Because NATO was largely
unable to get at truly military targets, it soon had to broaden
its definition of "military" to go after the civilian
infrastructure. Some describe what resulted as a campaign of terror
to intimidate Yugoslavia into surrendering. One result is what the
Defense & Foreign Affairs article reported as morale problems
among the NATO military. They found themselves fighting a war in
which "there are questions about the wisdom of the orders they
are receiving, and a total lack of clear strategic (let alone military)
objectives."
NATO took to bombing
public buildings, bridges, rail lines, fertilizer plants, automobile
factories, plastics factories, shoe and clothing factories, pharmaceutical
plants, post offices, power plants, refugee columns, trains, buses,
and other essentially non-military targets. Numerous bombs and missiles
struck purely residential neighborhoods or small isolated villages.

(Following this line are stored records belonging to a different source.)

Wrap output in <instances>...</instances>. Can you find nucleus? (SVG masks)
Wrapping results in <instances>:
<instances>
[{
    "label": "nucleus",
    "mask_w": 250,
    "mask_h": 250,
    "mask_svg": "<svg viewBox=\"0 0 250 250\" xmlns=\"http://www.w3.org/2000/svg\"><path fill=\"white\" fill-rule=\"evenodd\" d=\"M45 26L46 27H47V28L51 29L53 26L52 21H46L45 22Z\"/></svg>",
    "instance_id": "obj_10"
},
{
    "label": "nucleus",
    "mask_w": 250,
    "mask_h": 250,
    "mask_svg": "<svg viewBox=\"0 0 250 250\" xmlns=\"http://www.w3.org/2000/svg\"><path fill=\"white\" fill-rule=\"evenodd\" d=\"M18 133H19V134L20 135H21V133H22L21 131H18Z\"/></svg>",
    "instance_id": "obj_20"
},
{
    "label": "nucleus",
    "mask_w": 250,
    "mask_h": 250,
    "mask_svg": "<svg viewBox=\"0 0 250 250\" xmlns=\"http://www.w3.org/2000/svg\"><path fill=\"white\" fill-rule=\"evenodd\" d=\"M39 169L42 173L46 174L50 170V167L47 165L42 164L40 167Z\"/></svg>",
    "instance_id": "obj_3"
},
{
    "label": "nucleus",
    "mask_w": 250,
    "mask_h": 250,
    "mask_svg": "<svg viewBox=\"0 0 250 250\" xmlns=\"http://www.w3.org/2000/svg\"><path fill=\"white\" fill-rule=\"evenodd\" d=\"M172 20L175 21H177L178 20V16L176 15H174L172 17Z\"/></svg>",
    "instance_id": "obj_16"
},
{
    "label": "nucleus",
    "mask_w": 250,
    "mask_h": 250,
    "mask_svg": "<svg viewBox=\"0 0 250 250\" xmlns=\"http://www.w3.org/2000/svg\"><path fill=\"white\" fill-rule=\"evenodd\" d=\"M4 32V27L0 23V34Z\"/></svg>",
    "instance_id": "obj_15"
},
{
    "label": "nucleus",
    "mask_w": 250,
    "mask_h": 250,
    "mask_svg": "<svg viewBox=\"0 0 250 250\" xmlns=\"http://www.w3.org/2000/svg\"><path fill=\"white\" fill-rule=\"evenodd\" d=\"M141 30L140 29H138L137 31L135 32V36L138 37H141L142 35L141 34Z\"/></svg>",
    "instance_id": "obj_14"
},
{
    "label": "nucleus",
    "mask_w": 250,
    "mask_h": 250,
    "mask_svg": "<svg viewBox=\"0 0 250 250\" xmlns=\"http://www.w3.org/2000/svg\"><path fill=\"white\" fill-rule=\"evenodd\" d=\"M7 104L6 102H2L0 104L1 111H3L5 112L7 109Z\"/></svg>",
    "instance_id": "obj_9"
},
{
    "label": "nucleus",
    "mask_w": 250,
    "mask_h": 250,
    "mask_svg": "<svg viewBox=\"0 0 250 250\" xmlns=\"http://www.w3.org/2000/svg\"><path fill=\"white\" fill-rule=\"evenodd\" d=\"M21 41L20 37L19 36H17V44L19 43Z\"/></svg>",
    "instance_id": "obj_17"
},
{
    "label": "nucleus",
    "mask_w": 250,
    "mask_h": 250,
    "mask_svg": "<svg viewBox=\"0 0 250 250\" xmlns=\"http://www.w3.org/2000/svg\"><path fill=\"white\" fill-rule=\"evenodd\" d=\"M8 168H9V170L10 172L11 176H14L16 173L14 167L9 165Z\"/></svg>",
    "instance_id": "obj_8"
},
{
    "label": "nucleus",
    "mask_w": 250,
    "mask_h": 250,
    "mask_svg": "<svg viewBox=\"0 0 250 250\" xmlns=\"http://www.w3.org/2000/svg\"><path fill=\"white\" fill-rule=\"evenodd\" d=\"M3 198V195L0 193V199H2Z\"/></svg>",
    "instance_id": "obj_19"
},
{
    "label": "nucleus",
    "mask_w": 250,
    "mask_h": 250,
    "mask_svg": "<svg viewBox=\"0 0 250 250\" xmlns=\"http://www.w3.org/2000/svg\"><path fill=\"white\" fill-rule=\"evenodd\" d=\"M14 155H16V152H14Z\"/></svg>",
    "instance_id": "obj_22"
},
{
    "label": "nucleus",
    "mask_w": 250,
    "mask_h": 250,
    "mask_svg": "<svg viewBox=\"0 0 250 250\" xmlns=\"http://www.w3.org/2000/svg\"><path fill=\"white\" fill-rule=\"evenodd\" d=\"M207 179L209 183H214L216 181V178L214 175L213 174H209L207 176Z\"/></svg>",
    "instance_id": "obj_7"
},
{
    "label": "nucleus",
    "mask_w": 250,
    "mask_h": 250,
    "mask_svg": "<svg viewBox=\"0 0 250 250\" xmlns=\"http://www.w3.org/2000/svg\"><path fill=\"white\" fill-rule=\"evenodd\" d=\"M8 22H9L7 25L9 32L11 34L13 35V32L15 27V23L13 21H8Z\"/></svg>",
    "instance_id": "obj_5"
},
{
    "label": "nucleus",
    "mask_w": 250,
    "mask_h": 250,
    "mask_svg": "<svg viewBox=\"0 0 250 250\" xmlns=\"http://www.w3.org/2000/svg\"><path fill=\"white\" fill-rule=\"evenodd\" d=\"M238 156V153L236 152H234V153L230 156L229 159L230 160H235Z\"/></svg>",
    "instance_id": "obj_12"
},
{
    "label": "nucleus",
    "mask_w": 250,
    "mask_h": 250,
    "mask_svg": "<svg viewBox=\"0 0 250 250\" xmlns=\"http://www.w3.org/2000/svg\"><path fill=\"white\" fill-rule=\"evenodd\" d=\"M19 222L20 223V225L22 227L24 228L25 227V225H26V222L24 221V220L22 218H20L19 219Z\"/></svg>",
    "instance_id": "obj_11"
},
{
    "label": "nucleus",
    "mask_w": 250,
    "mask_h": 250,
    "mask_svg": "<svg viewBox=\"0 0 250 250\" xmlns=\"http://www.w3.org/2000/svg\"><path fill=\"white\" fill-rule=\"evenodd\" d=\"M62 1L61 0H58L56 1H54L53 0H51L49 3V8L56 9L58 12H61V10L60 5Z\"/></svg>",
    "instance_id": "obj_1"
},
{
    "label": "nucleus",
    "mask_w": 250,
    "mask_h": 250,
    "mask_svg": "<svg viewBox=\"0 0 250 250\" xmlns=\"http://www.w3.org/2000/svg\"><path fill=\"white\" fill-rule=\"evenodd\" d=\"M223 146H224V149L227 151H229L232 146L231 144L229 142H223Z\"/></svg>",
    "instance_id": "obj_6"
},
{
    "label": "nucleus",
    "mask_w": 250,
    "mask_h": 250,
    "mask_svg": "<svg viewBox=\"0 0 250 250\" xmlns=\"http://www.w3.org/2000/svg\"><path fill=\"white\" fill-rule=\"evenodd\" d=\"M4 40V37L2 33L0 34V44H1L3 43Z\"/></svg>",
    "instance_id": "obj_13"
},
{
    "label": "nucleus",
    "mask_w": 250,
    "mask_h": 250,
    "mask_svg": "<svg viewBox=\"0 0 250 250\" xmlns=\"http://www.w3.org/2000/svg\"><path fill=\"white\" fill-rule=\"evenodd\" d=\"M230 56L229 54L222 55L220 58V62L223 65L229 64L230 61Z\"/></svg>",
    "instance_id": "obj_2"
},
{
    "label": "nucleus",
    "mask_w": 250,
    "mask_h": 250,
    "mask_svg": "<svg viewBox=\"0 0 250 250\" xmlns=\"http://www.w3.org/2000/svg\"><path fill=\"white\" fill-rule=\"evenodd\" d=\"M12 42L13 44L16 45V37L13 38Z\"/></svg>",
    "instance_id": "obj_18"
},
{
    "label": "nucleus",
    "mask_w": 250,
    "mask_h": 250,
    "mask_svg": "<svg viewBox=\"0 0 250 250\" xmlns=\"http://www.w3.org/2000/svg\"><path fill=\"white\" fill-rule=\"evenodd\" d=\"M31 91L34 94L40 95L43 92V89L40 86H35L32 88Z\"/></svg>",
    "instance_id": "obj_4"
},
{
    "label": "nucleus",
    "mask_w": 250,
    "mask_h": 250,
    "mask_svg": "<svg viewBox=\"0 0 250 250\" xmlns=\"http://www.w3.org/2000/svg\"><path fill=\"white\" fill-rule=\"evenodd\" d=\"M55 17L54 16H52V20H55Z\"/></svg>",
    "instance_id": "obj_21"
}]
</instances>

NATO has destroyed much the infrastructure of the Yugoslav economy,
putting hundreds of thousands of people out of work and creating
widespread suffering for civilians, whose deaths have outnumbered
military casualties by 4 to 1. GDP has declined by an estimated
25 percent.
Since 300 schools were
hit in "collateral damage," the country had to close down
its educational system. Collateral damage also affected hospitals,
libraries, museums, cemeteries, and numerous religious sites and
shrines. Recent attacks on electrical installations and water supplies
have endangered the lives and health of large numbers of civilians.
Hospitals could not run dialysis equipment or incubators, bakeries
could not bake bread, fresh water could not be pumped. Unable to
defeat the Yugoslav military through the air and unwilling to confront
them on the ground, NATO resorted to making hostages of Yugoslav
civilians in a shameful campaign aimed primarily at the helpless.